*THE TASK*.
List every line in the records below that contains the word "point", copying each one in full.

*DATASET ENTRIES*.

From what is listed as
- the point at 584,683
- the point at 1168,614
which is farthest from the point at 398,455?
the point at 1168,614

...

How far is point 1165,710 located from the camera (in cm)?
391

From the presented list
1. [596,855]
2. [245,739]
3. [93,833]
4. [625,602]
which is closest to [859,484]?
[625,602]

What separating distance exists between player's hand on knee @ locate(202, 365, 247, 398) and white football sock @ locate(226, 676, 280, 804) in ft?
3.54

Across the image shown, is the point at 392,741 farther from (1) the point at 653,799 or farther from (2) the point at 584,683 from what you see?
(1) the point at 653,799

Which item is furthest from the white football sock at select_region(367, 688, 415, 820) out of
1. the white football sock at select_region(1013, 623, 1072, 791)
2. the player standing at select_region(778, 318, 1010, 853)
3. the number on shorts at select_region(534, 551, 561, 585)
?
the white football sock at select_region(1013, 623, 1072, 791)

*OUTPUT OF THE TASK*.
- the point at 584,683
- the point at 1168,614
which is farthest from the point at 398,455?
the point at 1168,614
How far is point 1165,710 located from the camera (in cm)?
Across the image shown, is the point at 392,741 farther from (1) the point at 653,799 or farther from (2) the point at 584,683 from what you see?
(1) the point at 653,799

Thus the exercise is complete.